━━━ Data for this exercise ━━━

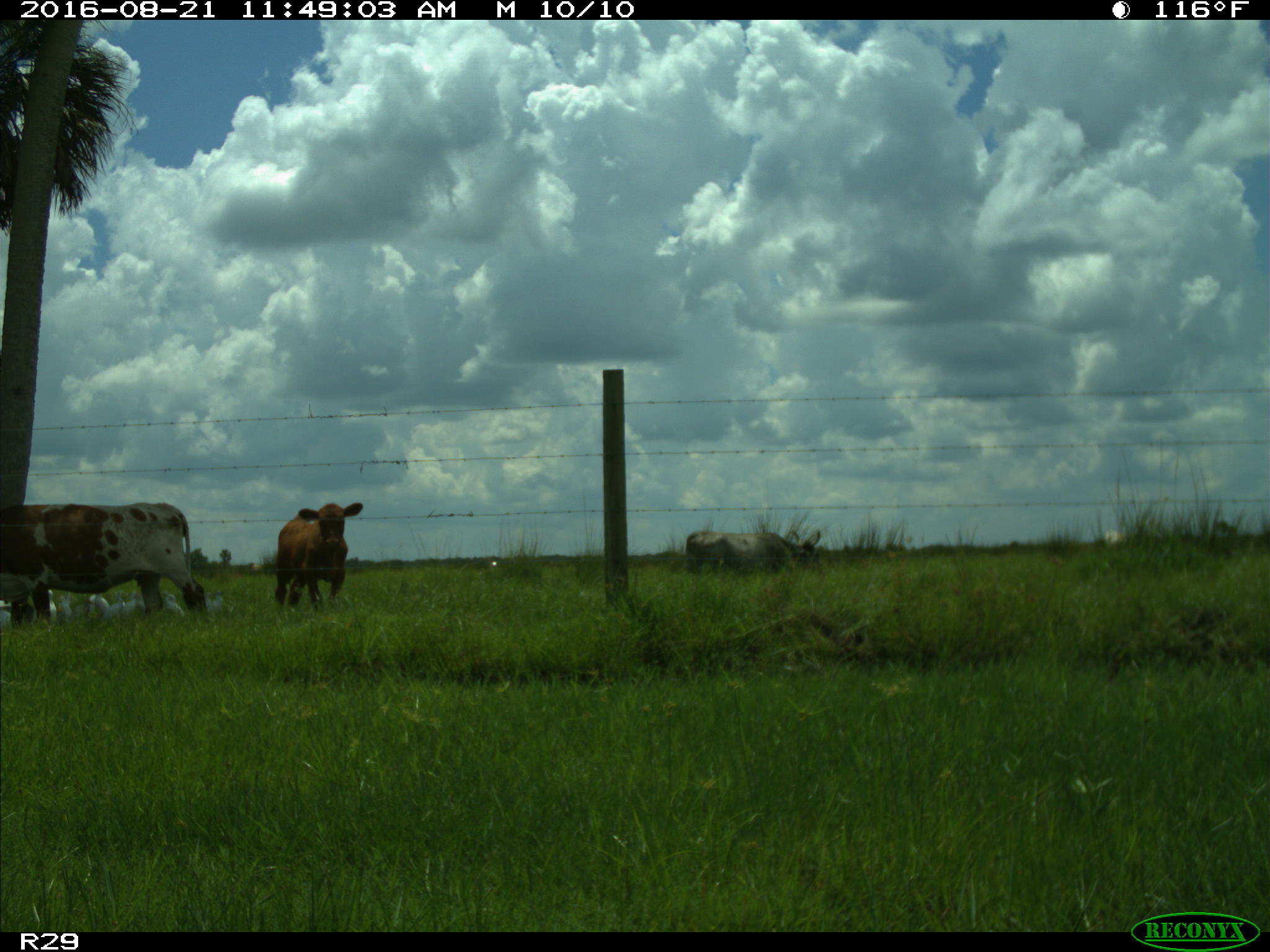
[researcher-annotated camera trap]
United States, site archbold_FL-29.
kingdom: Animalia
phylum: Chordata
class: Mammalia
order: Artiodactyla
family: Bovidae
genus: Bos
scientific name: Bos taurus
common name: domestic cow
Bos taurus (domestic cow).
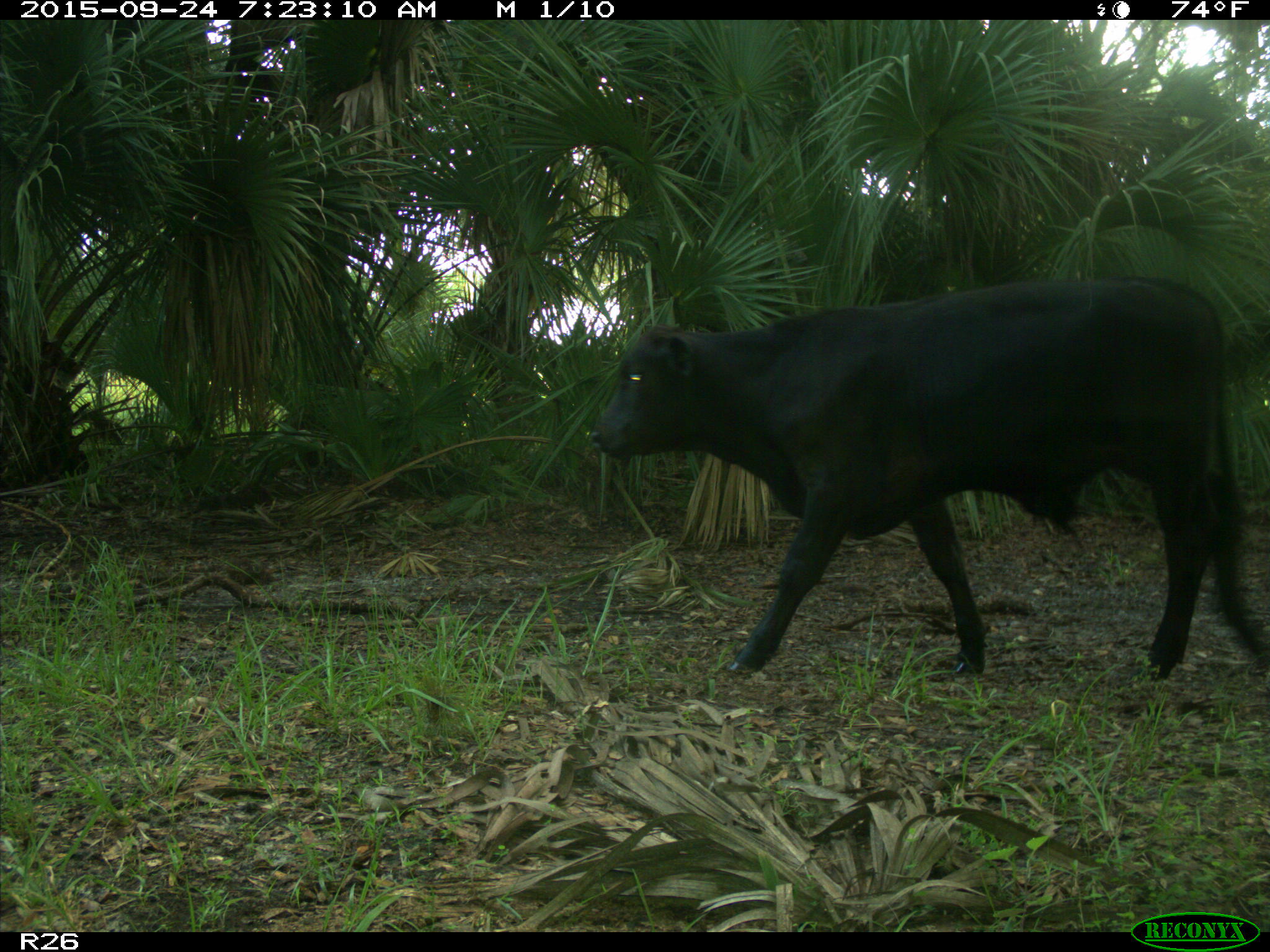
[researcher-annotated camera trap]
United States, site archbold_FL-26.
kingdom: Animalia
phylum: Chordata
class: Mammalia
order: Artiodactyla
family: Bovidae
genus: Bos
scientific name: Bos taurus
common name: domestic cow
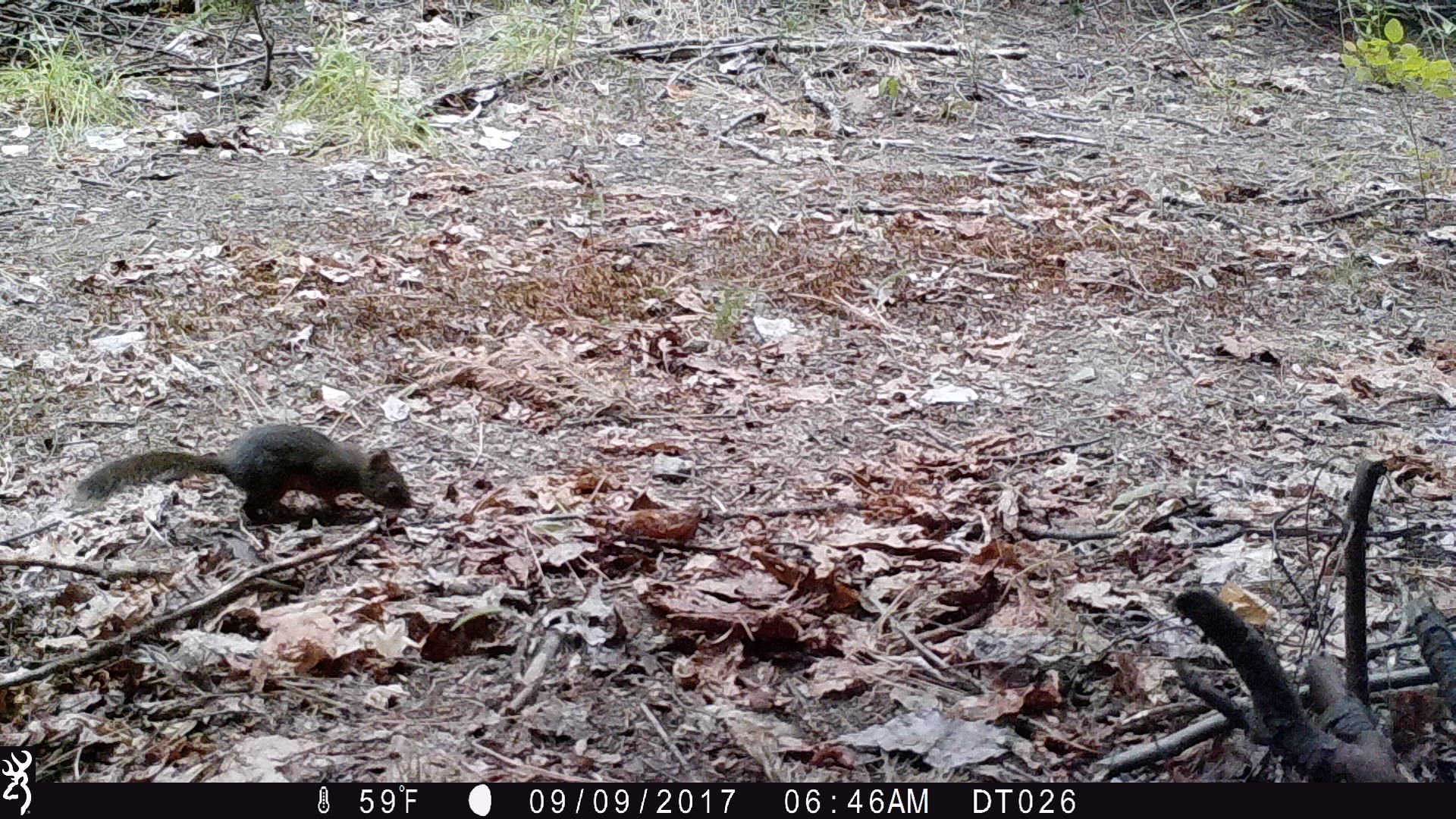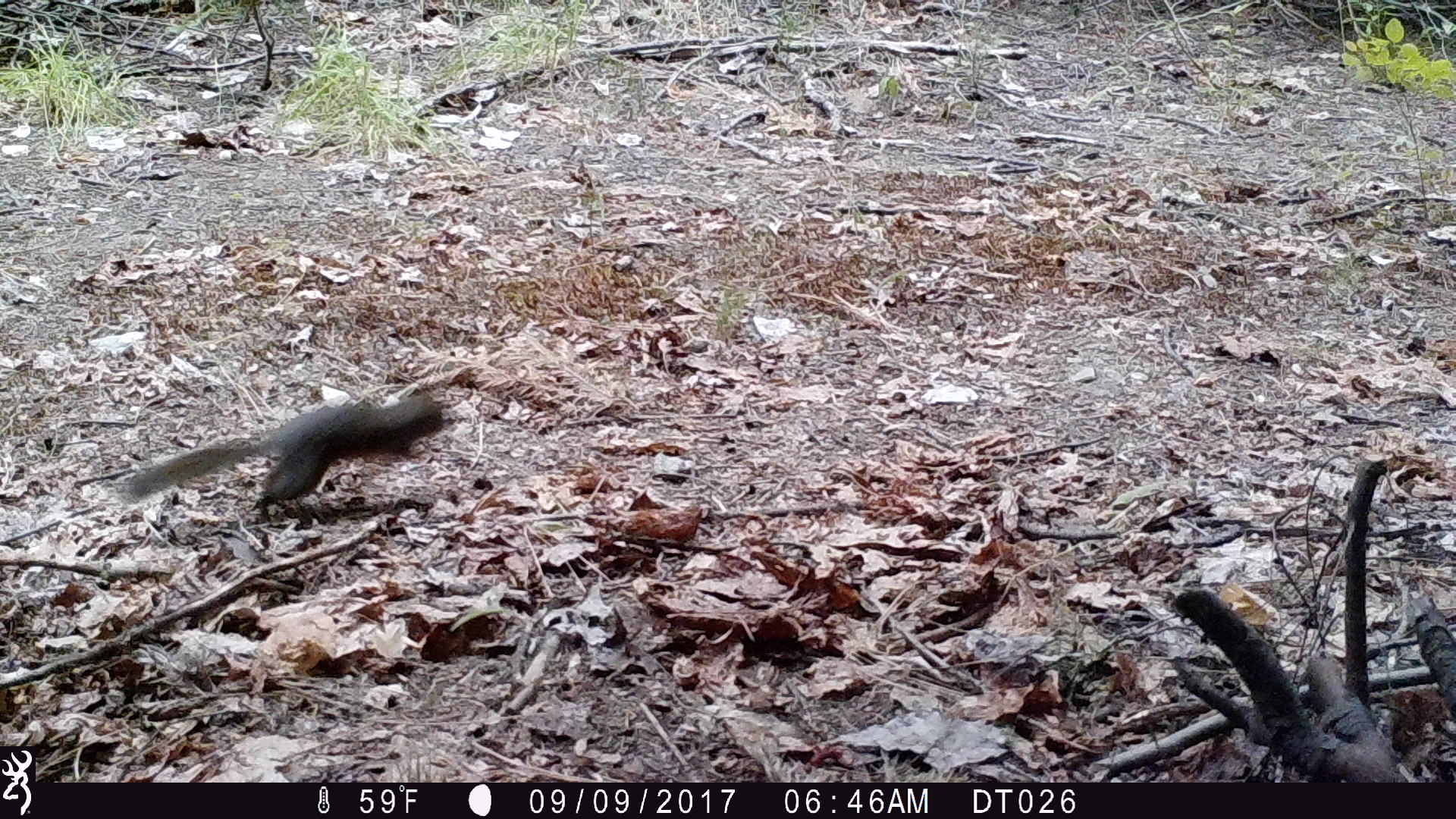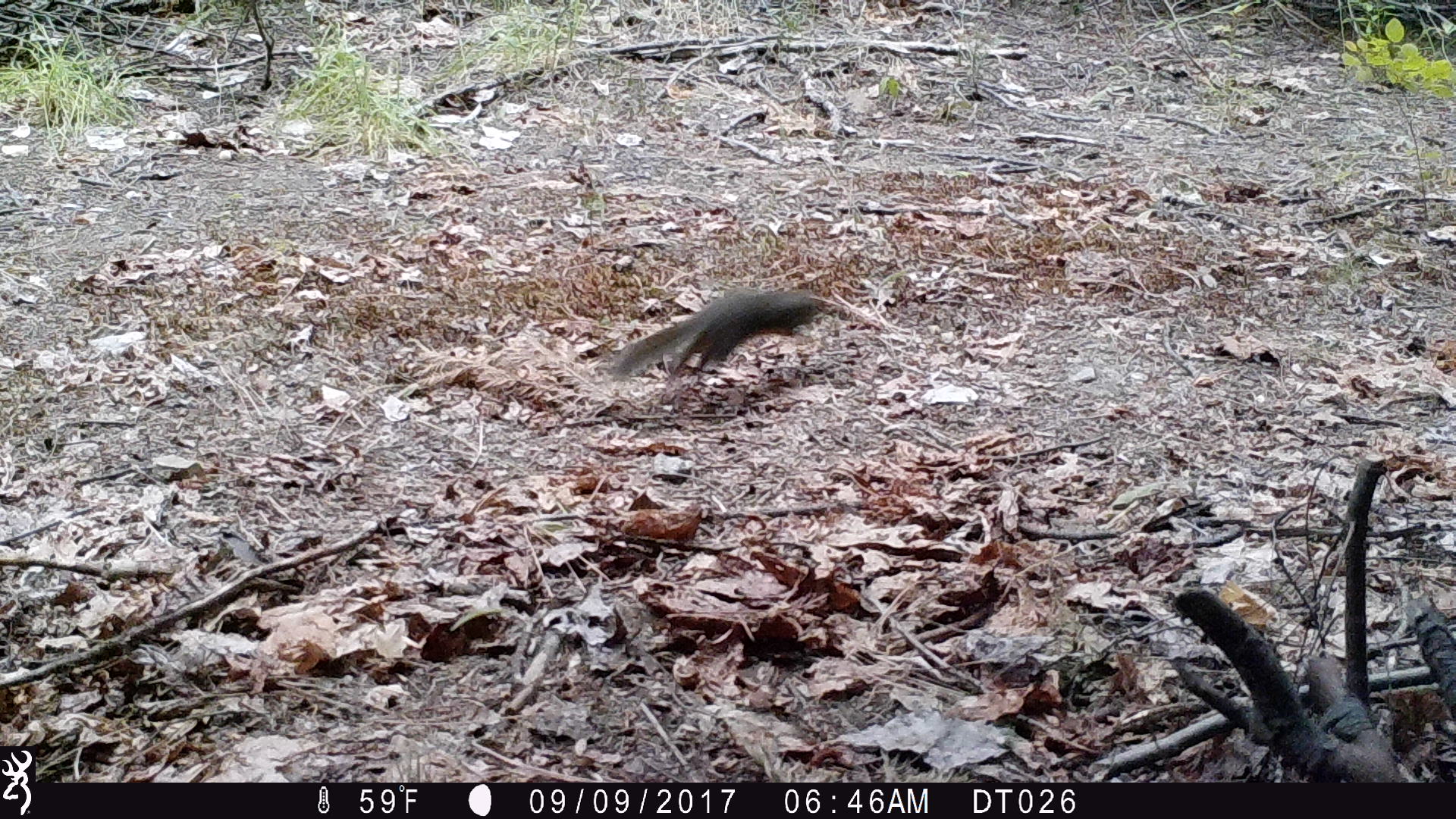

━━━

*Task description*.
The entries above must be output exactly, with every image left out.

*Result below*.
[researcher-annotated camera trap]
United States, site archbold_FL-29.
kingdom: Animalia
phylum: Chordata
class: Mammalia
order: Artiodactyla
family: Bovidae
genus: Bos
scientific name: Bos taurus
common name: domestic cow
Bos taurus (domestic cow).
[researcher-annotated camera trap]
United States, site archbold_FL-26.
kingdom: Animalia
phylum: Chordata
class: Mammalia
order: Artiodactyla
family: Bovidae
genus: Bos
scientific name: Bos taurus
common name: domestic cow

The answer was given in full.